Sejarah Hari Perempuan Sedunia, Serupa Cerita Aktivis Marsinah
Hari perempuan sedunia diperingati setiap tanggal 8 Maret, atau jatuh pada hari Selasa ini. Sejarah peringatan Hari Perempuan Sedunia hampir mirip dengan peristiwa perjuangan salah satu aktivis perempuan bernama Marsinah. Ia menuntut upah yang semestinya bagi seluruh karyawan.
Selama lebih dari satu abad orang di seluruh dunia telah menandai 8 Maret sebagai hari istimewa bagi perempuan. Hari Perempuan Internasional, juga dikenal sebagai IWD, tumbuh dari gerakan buruh menjadi acara tahunan yang diakui oleh PBB.
Bermula pada tahun 1908, ketika 15.000 wanita berbaris melalui New York menuntut jam kerja yang lebih pendek, gaji yang lebih baik dan hak untuk memilih. Setahun kemudian, Partai Sosialis Amerika mendeklarasikan Hari Perempuan Nasional pertama.
Clara Zetkin, seorang aktivis komunis dan pembela hak-hak perempuan, yang mengusulkan pembentukan hari internasional. Dia memasukkan idenya ke Konferensi Internasional Wanita Pekerja di Kopenhagen pada 1910, dan 100 wanita di sana, dari 17 negara, menyetujuinya dengan suara bulat.
Sejarah Hari Perempuan Sedunia
Hari Perempuan Internasional lahir dari gerakan hak-hak perempuan di negara-negara industri pada awal 1900-an.
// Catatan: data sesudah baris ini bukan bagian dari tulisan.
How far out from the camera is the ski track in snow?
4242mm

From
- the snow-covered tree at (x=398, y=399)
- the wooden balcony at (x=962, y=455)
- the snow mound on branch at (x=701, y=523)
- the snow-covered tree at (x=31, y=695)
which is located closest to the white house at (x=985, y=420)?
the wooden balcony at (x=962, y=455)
Partai Sosialis Amerika pertama kali mendeklarasikan Hari Perempuan Nasional pada tahun 1909.
Hari itu akan diperingati pada hari minggu terakhir bulan Februari sampai tahun 1913. Pada tahun 1910, pada Konferensi Internasional Perempuan Buruh yang kedua, pertemuan perempuan dari aktivis dan organisasi politik di Kopenhagen, gagasan Hari Perempuan Internasional diusulkan dan disetujui.
Hari itu akan diperingati untuk pertama kalinya pada tahun berikutnya pada 19 Maret 1911 di beberapa negara Eropa. Perayaan itu termasuk aksi unjuk rasa dan acara yang menyerukan hak perempuan untuk memilih dan diakhirinya diskriminasi gender.
Tanggal 8 Maret telah menjadi tanggal tetap untuk Hari Perempuan Internasional sejak 1914, ketika hari itu dipindahkan agar sejalan dengan wanita Rusia yang merayakan hari itu pada 23 Februari di kalender Gregorian. Perserikatan Bangsa-Bangsa (PBB) pertama kali mengakui Hari Perempuan Internasional pada tahun 1975.
Di Indonesia sendiri, hal serupa juga pernah terjadi, yakni pada masa Orde Baru. Pada tanggal 3 dan 4 Mei 1993 aktivis perempuan bernama Marsinah sekaligus karyawan PT. Catur Putra Surya, atau pabrik jam tangan melakukan unjuk rasa untuk menuntut hak atas upah yang seharusnya diterima oleh seluruh karyawan. Hal ini sesuai edaran Gubernur KDH TK I Jawa Timur mengeluarkan Surat Edaran No. 50/Th. 1992 yang berisi imbauan kepada pengusaha agar menaikkan kesejahteraan karyawannya dengan memberikan kenaikan gaji sebesar 20 persen gaji pokok.
Penentuan Tanggal Untuk Peringatan Hari Perempuan Sedunia
Gagasan Clara Zetkin untuk Hari Perempuan Internasional tidak memiliki tanggal yang pasti. Itu tidak diformalkan sampai pemogokan masa perang pada tahun 1917, ketika perempuan Rusia menuntut "roti dan perdamaian". Pemogokan dimulai pada 8 Maret dan ini menjadi tanggal Hari Perempuan Internasional dirayakan.
Tsar Rusia dipaksa untuk turun tahta dan pemerintah sementara memberikan wanita hak untuk memilih. Diketahui aksi mogok para perempuan tersebut terjadi pada hari Minggu 23 Februari dalam Kalender Julian, yang saat itu digunakan di Rusia. Jika dihitung dalam kalender Gregorian, aksi mogok tersebut jatuh pada 8 Maret, yang kini dirayakan sebagai Hari Perempuan Internasional.
Hari Perempuan Internasional juga ditetapkan sebagai hari libur resmi di banyak negara, seperti Afghanistan, Armenia, Azerbaijan, Belarus, Burkina Faso, Kamboja, China (khusus perempuan), Kuba, Georgia, Guinea-Bissau, Eritrea, Kazakhstan, Kyrgyzstan, Laos, Madagaskar (khusus perempuan), Moldova, Mongolia, Montenegro, Nepal (khusus perempuan), Rusia, Tajikistan, Turkmenistan, Uganda, Ukraina, Uzbekistan, Vietnam, dan Zambia.
Di masa sekarang, gagasan dan konsep tentang kesetaraan gender bukanlah hal yang tabu lagi untuk dibicarakan. Kini, perempuan memiliki kesempatan untuk berada di pemerintahan, kesetaraan yang lebih besar dalam hak-hak legislatif, dan apresiasi terhadap pencapaian mereka di berbagai bidang.